I need a disk backed Map structure to use in a Java app. It must have the following criteria:
- Capable of storing millions of records (even billions)
- Fast lookup - the majority of operations on the Map will simply to see if a key already exists. This, and 1 above are the most important criteria. There should be an effective in memory caching mechanism for frequently used keys.
- Persistent, but does not need to be transactional, can live with some failure. i.e. happy to synch with disk periodically, and does not need to be transactional.
- Capable of storing simple primitive types - but I don't need to store serialised objects.
- It does not need to be distributed, i.e. will run all on one machine.
- Simple to set up & free to use.
- No sql type queries required
Records keys will be strings or longs. As described above reads will be much more frequent than writes, and the majority of reads will simply be to check if a key exists (i.e. will not need to read the keys associated data). Each record will be updated once only and records are not deleted.

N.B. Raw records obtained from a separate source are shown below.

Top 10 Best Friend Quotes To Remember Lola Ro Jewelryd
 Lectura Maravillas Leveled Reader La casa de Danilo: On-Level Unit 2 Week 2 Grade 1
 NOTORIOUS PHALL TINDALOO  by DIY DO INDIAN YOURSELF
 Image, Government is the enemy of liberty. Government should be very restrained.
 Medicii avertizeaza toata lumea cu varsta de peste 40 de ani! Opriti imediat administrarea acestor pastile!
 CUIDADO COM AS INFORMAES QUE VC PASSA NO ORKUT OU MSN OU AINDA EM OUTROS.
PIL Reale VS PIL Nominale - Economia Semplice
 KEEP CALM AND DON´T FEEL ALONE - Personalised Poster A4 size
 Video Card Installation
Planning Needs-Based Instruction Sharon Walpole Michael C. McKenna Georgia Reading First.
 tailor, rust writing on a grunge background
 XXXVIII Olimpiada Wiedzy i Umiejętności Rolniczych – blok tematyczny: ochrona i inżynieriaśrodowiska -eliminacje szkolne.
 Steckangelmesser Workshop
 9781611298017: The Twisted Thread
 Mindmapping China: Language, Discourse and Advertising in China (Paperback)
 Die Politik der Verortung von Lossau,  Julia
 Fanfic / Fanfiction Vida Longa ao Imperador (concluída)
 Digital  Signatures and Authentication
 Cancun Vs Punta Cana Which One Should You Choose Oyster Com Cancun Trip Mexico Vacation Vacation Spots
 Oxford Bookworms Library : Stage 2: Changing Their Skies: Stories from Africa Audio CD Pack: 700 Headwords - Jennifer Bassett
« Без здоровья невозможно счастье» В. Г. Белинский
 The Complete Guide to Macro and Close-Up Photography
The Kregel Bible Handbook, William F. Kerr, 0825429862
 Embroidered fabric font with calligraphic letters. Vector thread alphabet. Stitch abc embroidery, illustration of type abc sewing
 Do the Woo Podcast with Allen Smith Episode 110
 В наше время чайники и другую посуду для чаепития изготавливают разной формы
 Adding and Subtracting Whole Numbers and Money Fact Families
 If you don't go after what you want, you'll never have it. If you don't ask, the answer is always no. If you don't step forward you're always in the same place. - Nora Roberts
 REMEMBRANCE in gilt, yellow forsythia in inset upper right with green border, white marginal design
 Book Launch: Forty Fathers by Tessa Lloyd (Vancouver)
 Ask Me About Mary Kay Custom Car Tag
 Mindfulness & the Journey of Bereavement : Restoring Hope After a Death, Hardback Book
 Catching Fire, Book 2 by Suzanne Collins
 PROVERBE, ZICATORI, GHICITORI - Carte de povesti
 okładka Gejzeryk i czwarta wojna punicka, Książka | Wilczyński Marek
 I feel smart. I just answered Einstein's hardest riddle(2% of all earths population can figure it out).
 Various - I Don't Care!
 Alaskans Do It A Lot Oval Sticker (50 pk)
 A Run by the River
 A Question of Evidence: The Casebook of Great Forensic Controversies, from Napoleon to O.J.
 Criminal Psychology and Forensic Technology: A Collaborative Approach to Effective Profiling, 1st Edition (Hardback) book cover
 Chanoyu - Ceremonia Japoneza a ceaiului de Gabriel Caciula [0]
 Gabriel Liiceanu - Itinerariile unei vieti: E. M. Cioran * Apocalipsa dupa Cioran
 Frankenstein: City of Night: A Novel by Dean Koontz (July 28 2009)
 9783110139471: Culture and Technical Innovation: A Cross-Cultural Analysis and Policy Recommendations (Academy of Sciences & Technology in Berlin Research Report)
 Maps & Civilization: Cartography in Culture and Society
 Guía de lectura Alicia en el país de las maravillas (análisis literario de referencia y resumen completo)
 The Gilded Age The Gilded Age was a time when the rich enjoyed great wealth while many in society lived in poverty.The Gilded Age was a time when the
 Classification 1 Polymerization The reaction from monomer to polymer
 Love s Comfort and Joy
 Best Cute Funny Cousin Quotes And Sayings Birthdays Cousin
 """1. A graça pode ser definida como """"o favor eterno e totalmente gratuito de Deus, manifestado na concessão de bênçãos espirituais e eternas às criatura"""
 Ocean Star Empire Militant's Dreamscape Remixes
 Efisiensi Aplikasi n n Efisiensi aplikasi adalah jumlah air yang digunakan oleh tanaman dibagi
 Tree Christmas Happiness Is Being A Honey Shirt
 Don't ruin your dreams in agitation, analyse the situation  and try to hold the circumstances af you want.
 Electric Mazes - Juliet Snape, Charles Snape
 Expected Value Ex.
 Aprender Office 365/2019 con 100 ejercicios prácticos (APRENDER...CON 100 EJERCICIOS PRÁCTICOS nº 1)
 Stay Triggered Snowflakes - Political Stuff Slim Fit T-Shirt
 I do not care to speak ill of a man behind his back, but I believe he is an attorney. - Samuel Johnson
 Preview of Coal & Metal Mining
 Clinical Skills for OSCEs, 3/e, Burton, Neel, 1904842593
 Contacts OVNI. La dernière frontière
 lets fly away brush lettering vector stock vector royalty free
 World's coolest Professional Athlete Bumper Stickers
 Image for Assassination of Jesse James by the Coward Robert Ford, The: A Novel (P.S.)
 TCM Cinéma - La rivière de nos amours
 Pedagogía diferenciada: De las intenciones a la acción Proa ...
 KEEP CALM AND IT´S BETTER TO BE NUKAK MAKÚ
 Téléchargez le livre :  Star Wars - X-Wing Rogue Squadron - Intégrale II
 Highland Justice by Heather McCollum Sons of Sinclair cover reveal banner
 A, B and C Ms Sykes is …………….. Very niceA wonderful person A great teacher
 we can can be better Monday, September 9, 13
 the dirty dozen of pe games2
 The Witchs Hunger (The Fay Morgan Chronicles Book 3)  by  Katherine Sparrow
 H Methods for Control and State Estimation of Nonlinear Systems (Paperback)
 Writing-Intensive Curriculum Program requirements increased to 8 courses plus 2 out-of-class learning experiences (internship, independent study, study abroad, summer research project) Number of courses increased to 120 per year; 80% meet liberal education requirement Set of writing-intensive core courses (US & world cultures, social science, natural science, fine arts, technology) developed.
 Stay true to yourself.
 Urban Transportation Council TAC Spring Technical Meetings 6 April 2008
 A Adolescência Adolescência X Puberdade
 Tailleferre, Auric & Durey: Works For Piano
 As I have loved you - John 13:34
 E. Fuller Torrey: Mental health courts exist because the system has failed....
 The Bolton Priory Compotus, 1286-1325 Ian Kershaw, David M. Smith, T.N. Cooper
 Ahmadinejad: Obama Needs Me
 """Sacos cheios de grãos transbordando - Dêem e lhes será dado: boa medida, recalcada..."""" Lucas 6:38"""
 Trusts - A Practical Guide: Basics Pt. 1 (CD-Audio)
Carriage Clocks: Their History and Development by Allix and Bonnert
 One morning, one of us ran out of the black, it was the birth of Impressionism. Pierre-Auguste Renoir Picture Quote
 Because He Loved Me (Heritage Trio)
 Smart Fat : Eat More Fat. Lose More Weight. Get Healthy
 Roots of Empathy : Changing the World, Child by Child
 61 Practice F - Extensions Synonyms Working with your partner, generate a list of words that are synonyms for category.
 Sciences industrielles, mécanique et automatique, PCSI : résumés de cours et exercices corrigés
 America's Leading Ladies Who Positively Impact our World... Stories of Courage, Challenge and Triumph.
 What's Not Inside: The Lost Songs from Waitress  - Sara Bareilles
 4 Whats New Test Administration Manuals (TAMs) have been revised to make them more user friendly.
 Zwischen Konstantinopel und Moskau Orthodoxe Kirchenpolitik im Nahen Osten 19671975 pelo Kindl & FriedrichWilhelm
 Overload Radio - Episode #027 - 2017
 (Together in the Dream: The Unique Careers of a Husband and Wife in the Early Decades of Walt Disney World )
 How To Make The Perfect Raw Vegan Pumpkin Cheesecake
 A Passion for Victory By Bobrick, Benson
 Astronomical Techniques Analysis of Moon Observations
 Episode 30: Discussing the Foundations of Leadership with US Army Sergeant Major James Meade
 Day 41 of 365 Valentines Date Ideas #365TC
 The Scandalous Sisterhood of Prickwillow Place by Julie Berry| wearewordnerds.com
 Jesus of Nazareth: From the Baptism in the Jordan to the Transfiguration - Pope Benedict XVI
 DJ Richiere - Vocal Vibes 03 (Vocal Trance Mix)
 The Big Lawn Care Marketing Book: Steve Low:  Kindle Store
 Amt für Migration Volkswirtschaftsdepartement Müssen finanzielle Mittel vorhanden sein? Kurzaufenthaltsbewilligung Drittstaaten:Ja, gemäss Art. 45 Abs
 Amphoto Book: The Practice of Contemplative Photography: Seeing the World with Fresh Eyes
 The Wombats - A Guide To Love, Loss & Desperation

I'm currently using Bdb JE but am looking for other options and am interested in hearing what others either recommend or advise against using.
Update
I have since improved the query performance on the existing BDB setup by reducing the dependency on secondary keys. Some of our queries required a join on two secondary keys. By reducing the number of secondary keys joined on (e.g by combining them into a composite key) we have removed a level of indirection in the lookup which speeds things up nicely.